Ada perasaan aneh yang mengalir di tubuhku setelah mendengar kata-kata Ayah. Sebuah energi besar yang mampu membangkitkan semangatku dan menguatkan tekadku. Ya, selama kemudi masih bisa kuarahkan, aku bebas menjalankan perahuku kemanapun aku mau.

"Jadi, kau siap untuk berlayar menuju pulau impian?"

"Siap, kapten."

Dan akhirnya setelah susah payah memberanikan diri untuk melawan ombak kecil yang menghadang, aku bisa berlayar di tempat ini. Di kota besar jauh dari pedesaan yang membawa kebebasan pada langkahku. Aku tak sabar menantikan hal-hal gila yang kan menyambut langkahku.
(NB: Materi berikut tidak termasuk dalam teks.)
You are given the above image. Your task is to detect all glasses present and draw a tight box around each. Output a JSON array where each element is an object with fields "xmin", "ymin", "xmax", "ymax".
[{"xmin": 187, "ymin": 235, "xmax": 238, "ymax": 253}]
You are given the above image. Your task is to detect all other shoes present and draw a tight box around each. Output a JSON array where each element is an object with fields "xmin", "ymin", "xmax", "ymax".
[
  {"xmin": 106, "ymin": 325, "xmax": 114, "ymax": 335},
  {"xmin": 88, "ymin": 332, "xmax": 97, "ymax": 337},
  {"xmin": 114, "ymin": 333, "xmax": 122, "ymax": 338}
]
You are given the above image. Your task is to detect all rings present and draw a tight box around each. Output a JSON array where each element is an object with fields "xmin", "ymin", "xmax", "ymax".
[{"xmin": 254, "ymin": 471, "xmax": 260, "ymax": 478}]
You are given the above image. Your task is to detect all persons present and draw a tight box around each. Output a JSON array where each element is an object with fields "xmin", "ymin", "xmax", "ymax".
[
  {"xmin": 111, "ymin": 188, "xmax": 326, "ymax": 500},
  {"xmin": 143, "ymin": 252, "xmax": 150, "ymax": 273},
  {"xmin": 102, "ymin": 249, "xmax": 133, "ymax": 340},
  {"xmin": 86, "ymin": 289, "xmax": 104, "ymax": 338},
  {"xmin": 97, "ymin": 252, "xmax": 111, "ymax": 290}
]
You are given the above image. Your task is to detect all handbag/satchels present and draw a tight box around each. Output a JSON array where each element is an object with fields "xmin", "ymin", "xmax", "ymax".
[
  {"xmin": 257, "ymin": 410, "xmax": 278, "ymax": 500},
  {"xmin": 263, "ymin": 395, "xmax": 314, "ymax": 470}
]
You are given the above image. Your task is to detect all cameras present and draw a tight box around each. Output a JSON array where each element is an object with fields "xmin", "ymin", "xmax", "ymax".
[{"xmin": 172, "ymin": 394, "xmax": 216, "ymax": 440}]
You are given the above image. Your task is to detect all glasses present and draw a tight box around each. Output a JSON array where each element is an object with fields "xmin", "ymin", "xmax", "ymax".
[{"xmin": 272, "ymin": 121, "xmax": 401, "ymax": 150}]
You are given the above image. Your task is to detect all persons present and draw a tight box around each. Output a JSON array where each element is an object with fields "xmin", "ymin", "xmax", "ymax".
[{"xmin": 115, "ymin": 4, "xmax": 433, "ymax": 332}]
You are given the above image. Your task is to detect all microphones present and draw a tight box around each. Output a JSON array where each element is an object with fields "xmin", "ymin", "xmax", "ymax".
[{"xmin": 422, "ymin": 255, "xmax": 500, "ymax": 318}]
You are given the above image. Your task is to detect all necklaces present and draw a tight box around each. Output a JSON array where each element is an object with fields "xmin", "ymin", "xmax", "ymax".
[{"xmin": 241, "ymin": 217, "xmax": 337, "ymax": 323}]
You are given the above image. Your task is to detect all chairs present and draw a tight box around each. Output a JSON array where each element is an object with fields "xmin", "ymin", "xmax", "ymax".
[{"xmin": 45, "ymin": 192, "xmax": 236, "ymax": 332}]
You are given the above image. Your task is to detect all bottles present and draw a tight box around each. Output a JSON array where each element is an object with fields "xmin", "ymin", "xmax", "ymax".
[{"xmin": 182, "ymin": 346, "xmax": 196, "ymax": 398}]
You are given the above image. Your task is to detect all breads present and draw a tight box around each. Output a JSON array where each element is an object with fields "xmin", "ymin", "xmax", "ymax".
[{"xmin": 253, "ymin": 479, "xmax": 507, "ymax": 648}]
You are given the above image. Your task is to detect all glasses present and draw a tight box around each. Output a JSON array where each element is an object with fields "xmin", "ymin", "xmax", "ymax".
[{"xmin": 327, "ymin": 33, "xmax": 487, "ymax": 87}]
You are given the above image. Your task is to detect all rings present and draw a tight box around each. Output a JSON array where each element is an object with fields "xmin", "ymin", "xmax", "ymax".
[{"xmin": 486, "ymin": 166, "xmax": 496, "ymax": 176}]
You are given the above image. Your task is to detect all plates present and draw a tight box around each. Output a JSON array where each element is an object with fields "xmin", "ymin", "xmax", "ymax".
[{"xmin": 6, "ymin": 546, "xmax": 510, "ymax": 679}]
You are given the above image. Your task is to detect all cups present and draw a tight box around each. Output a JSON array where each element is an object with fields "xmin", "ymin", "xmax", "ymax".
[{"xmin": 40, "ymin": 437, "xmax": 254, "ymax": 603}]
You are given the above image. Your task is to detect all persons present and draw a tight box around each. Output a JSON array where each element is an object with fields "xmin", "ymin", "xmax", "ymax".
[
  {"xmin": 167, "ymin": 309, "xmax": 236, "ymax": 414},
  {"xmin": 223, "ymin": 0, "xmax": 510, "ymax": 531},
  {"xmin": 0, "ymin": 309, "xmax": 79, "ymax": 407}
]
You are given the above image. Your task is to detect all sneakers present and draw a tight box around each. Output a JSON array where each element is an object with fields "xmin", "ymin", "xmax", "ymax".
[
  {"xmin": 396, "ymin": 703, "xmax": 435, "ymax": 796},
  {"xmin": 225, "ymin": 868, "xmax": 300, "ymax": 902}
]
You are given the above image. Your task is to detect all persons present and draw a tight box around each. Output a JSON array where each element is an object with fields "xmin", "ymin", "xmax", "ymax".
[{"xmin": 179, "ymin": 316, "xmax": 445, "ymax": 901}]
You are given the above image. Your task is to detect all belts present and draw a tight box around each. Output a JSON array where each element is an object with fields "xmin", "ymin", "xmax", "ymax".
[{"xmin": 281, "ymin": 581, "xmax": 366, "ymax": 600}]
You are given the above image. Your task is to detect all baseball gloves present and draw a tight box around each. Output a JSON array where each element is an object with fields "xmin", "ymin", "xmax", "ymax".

Kutaruh perahu kertasku di dalam kotak yang akan menjadi pelabuhan sementaranya bersama perahu-perahu kertas lainnya yang sudah menemani perjalananku. Sepertinya aku akan membuat kotak baru untuk perahu-perahu kertasku. Perahu kertas yang baru kutulis ini adalah awal baru. Akan kupisahkan nanti di kotak yang lain.